Extracted data entries:
────────────────────────────────────────
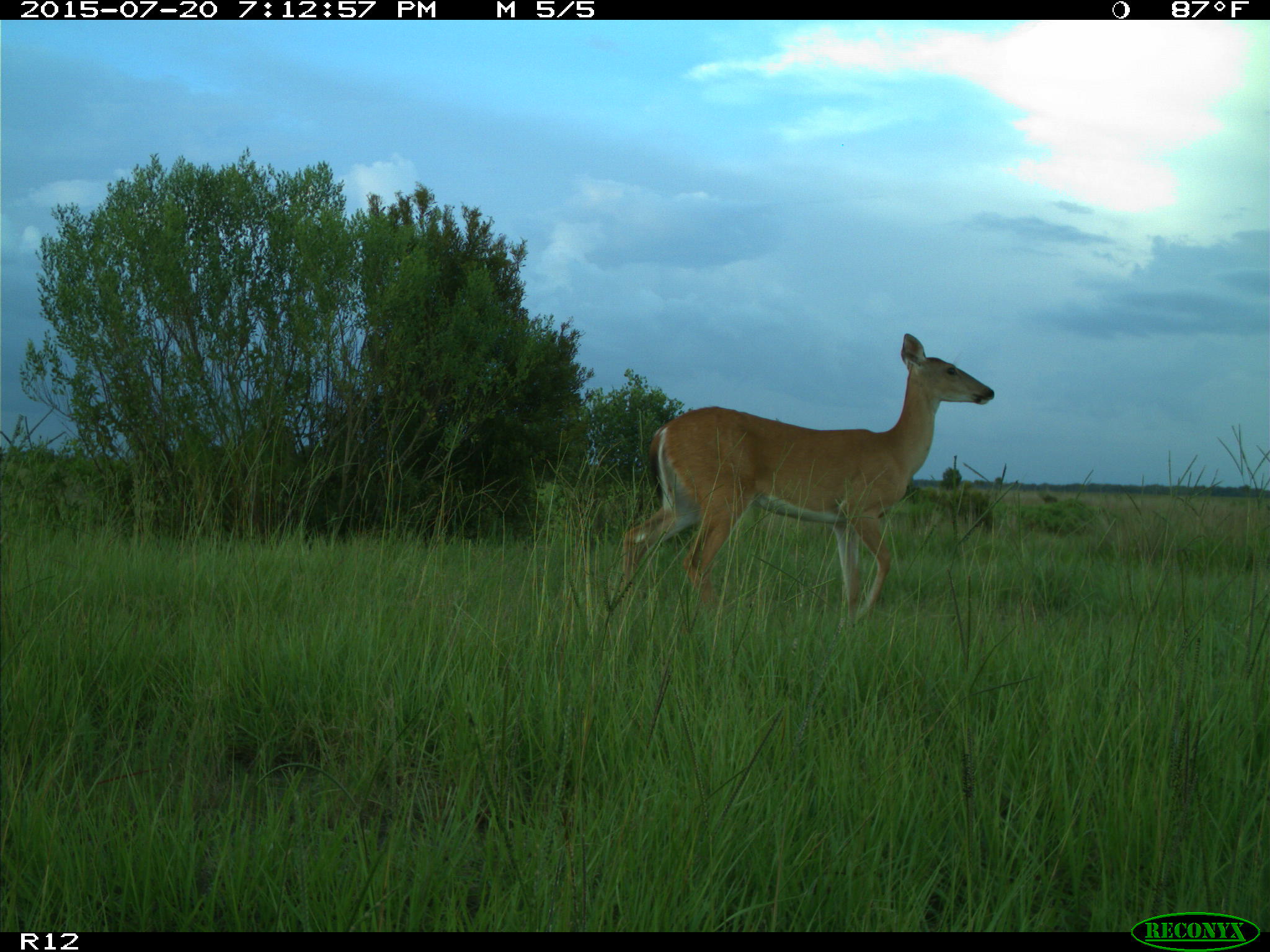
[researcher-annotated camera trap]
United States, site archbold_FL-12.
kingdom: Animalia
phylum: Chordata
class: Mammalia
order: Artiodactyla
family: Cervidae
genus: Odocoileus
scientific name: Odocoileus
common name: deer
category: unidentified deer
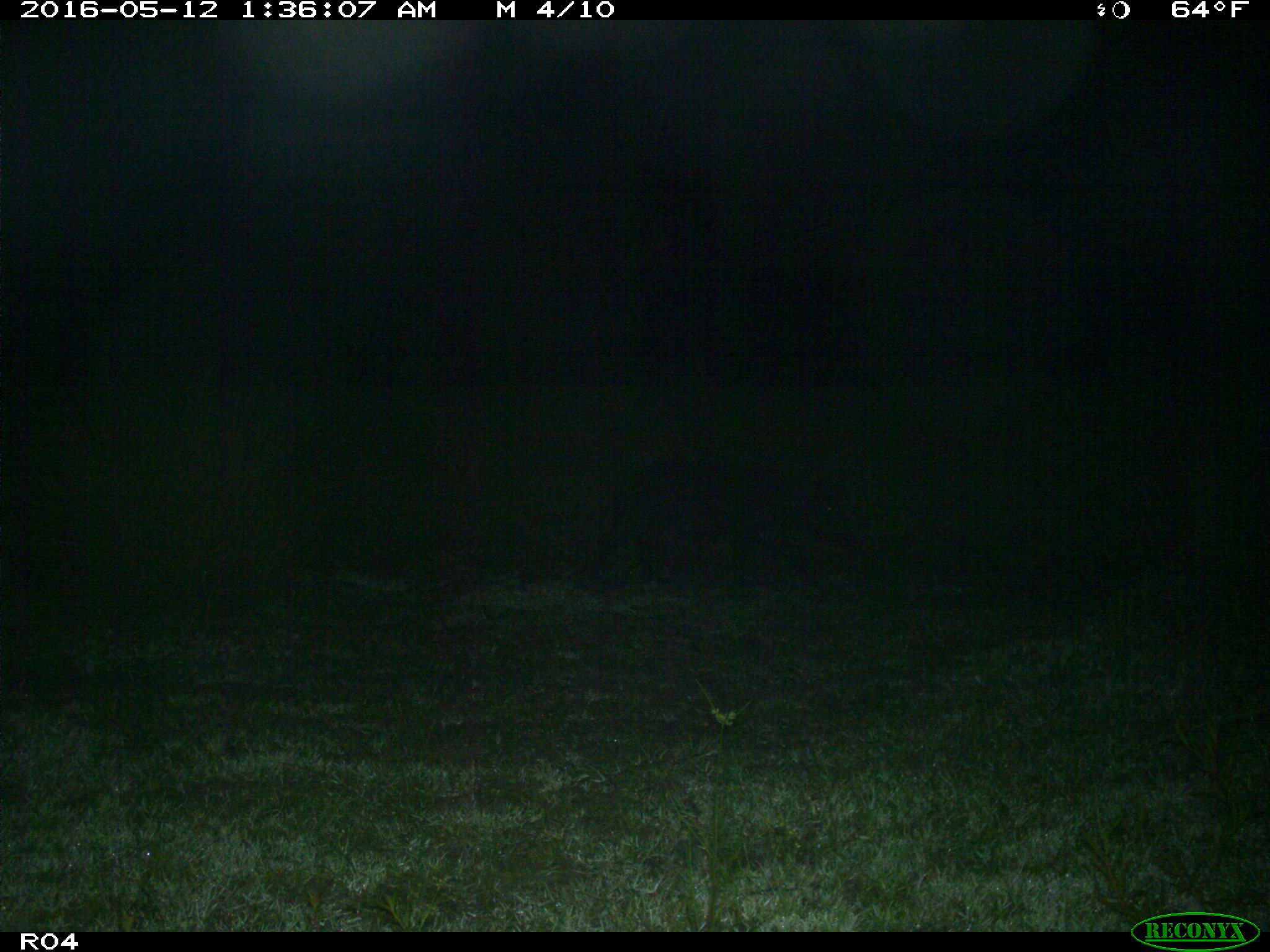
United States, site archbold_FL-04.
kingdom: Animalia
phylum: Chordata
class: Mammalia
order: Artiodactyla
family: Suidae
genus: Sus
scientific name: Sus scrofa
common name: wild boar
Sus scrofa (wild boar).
────────────────────────────────────────
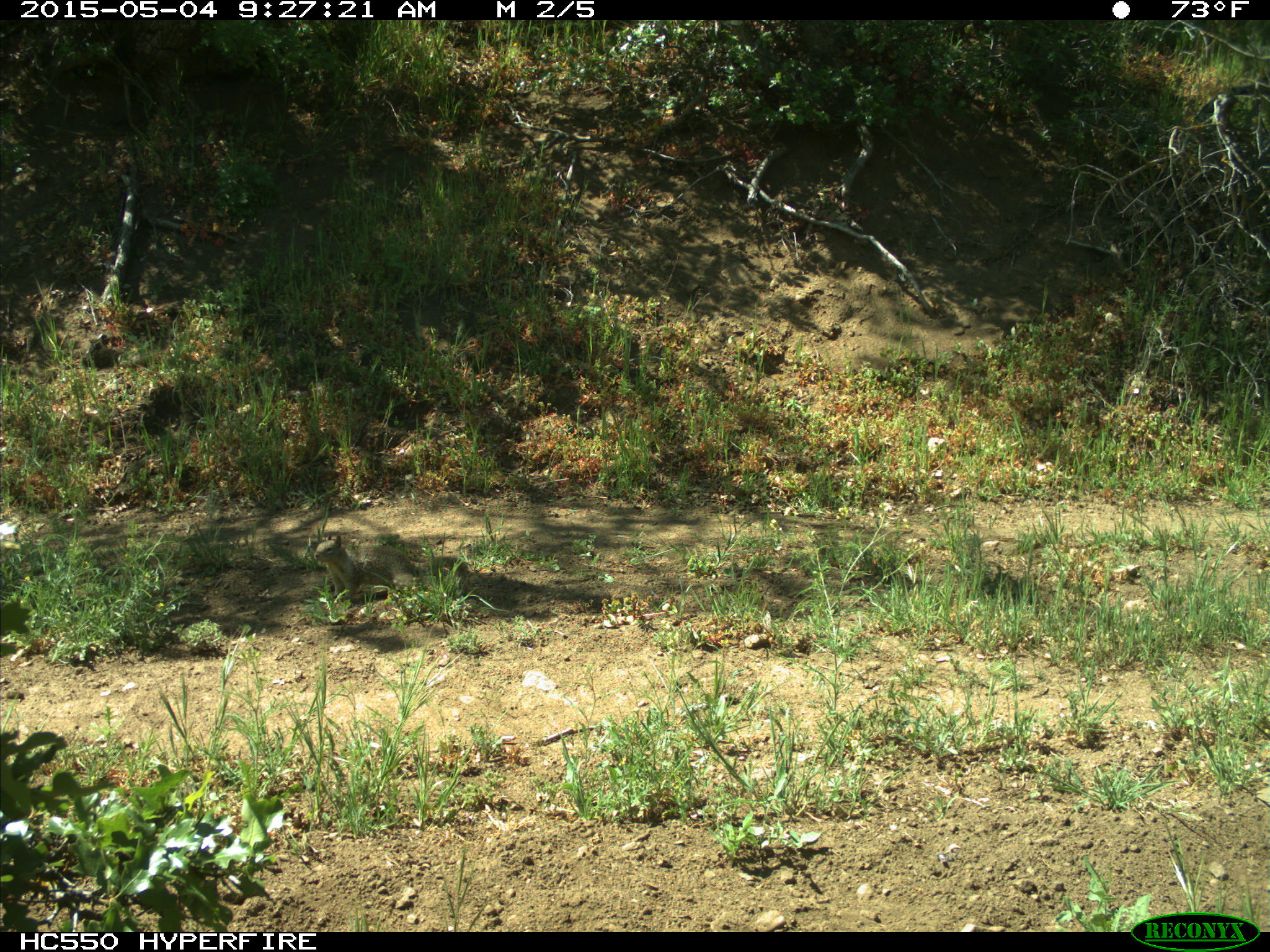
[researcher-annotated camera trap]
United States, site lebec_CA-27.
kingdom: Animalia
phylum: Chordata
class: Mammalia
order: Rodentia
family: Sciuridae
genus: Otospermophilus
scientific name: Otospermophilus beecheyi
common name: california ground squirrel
────────────────────────────────────────
__Task objective__: Pick out every line above that contains the word "States" and copy it.

__Task response__:
United States, site archbold_FL-12.
United States, site archbold_FL-04.
United States, site lebec_CA-27.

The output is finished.